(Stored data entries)
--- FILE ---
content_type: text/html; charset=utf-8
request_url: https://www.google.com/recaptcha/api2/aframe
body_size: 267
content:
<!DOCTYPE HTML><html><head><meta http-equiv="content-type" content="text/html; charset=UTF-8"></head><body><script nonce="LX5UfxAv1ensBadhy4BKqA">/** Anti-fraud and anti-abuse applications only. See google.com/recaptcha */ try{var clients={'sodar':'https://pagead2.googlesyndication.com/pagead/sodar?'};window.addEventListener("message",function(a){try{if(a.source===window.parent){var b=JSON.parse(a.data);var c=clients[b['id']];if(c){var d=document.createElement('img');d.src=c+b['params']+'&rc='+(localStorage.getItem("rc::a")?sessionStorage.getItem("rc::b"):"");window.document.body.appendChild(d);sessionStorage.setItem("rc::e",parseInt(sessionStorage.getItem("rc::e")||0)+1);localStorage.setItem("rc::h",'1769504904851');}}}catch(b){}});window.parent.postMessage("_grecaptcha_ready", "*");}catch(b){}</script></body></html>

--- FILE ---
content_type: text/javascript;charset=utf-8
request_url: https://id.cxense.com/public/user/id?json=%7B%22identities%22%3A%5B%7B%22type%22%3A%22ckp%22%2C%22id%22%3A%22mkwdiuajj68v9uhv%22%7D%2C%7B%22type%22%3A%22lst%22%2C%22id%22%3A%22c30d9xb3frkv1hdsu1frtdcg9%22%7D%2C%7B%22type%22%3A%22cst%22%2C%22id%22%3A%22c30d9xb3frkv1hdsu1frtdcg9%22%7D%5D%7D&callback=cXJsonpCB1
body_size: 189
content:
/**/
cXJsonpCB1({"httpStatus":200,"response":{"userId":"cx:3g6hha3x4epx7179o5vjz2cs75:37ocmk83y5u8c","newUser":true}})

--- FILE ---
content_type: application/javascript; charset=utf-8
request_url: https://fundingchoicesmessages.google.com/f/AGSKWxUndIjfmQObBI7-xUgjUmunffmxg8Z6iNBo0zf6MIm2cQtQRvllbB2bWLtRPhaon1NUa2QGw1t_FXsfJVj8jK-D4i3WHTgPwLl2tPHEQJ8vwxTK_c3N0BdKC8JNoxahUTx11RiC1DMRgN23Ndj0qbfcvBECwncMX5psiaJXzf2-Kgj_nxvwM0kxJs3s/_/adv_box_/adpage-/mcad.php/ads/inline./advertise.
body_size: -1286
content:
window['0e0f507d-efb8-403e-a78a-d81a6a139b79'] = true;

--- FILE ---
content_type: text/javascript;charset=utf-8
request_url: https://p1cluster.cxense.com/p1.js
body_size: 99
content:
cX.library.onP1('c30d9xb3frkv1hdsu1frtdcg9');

--

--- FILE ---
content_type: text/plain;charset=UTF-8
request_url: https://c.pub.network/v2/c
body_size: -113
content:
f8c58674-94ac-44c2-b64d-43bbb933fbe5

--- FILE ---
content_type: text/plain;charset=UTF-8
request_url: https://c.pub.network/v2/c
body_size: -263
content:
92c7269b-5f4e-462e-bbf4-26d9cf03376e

---

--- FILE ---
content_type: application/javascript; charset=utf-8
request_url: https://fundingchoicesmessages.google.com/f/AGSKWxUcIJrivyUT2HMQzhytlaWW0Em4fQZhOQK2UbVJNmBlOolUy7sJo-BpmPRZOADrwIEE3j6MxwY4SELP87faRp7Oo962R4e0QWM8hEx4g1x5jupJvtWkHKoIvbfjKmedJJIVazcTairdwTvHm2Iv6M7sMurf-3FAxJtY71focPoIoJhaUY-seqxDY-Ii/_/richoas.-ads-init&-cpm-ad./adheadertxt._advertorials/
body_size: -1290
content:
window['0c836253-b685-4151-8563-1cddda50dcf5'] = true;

#### What to produce
Only the lines above from the line with "body_size: -1290" to the line with "window['0c836253-b685-4151-8563-1cddda50dcf5'] = true;", those two lines included, should be reproduced exactly.

#### Finished exercise
body_size: -1290
content:
window['0c836253-b685-4151-8563-1cddda50dcf5'] = true;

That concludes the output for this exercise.